A friend posted this link on Facebook recently. It’s entitled ‘Our world is awash in bullshit (sorry about the language) health claims. These scientists want to train kids to spot them.’

As someone who works part time in health, and has done for thirty years (doesn’t that sound a dreadfully long time!) now, it’s something I’m passionate about, but also frustrated.

Day after day I have to explain to people that no, your body isn’t actually put together like that no matter what the CAM (complimentary and alternative medicine) practitioner told you. And no, that isn’t actually how that technique works, because of this physiology. I usually use a combination of images of anatomy, and what I like to refer to as ‘safe sites’ for finding information. But it’s difficult, and becoming harder every year.

This week I also saw multiple memes, posts and comments shared by well meaning (I’m sure) people who have either simply copied and pasted something without actually checking facts, or who actually truly believe whatever inaccuracy they’ve just posted, despite said inaccuracy being completely in denial of chemistry, biology, or physics.

Some of those memes are hurtful, particularly to the sufferers of the disease/condition/injury that such things may often trivialise. They know all too well the hurt that something like a meme that suggests their problem can be cured by something as simple as eating bananas, for example, can cause.

For some reason, there is more and more distrust of conventional medicine in some circles, and an adherence to CAM.

Just recently I was told that the bruises left from  cupping were the ‘bad blood and toxins’ being drawn out. They had been told that the cups are able to discriminate between ‘bad blood’ and ‘good blood.’ Now, if you have even a smattering of biology or physiology, you know that the reason you have a liver and kidneys is to remove the waste products from your body, and that the bruising left by cupping is simply bruising – because of the suction used to hold the cups on breaking the capillaries.If you want a bit more of a breakdown, pop along to Science Blogs.

Reposting dodgy health advice on social media without checking its authenticity is dangerous. In some cases, it may lead to someone’s death. In others, contribute to debility and adverse events. At the very least, posting such things makes my job, and your GP’s job, harder.

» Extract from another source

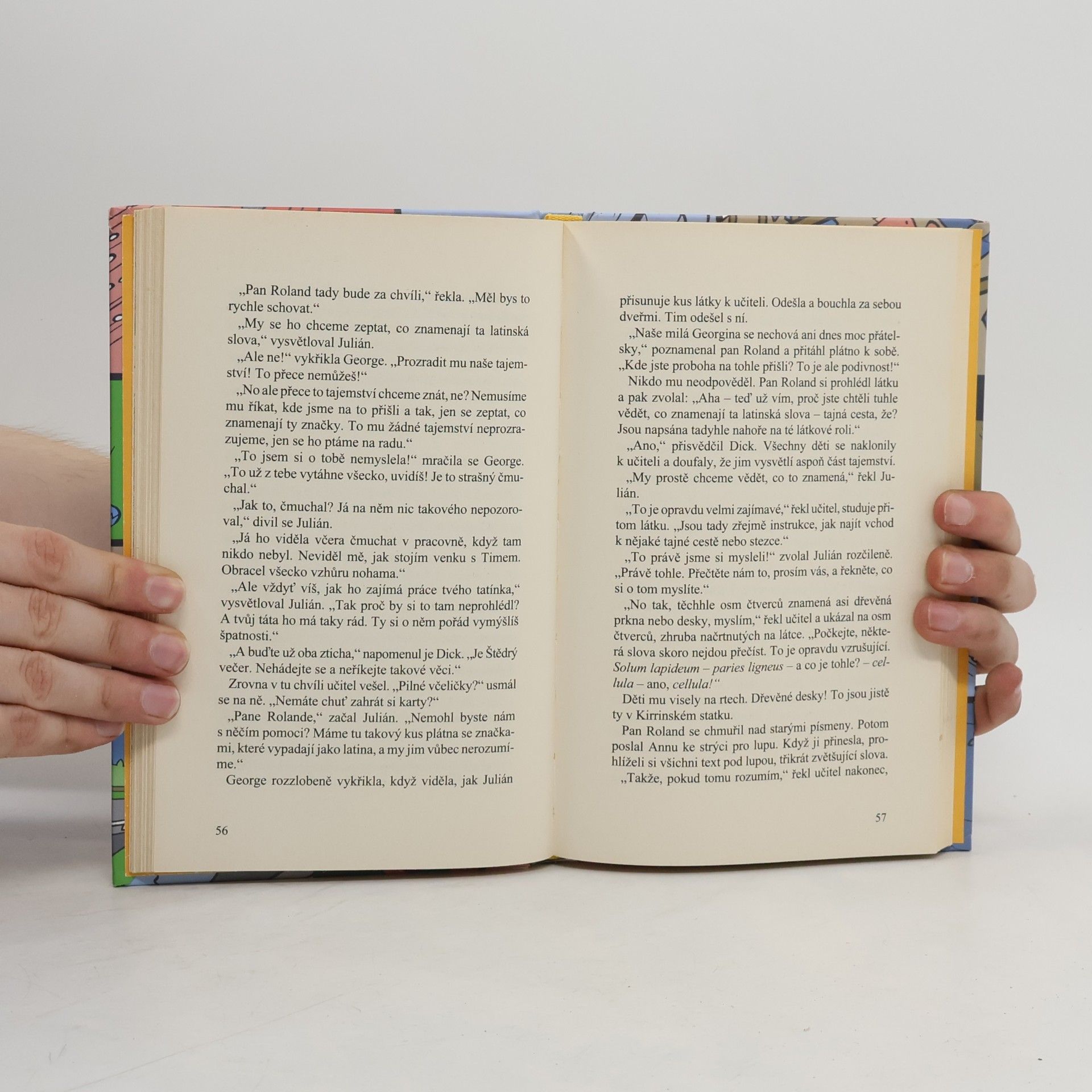 Enid Blyton Správná pětka. Opět v akci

Some things may do no harm, yet others will have lasting consequences. My rule is generally: If you don’t know it’s true, don’t post it. And if you don’t know how to find out if it’s true, still don’t post it, even if another friend has.

Of course, there are some telltales to help. If the claims are very wide ranging and apparently miraculous, then you can be pretty sure they’re unsubstantiated. If they claim a cover up for a particular ‘cure,’ then you can also be pretty sure they’re unsubstantiated. Why, you might ask? Because if they were substantiated, they’d already be called ‘medicine.’

It takes time, hard work, and science for something to be substantiated. In the meantime, remember that your conventional health practitioner is a professional who also has a passionate desire to see you get better.

Also, read the first link. It’s a tool for kids in Uganda, but it has application for everyone, and we can all learn something from it. So when you next hear/see a new health claim, be it in meme form, article, comment or post, think about it first, examine the evidence (an anecdote is not enough!) from a reputable place, and then think again.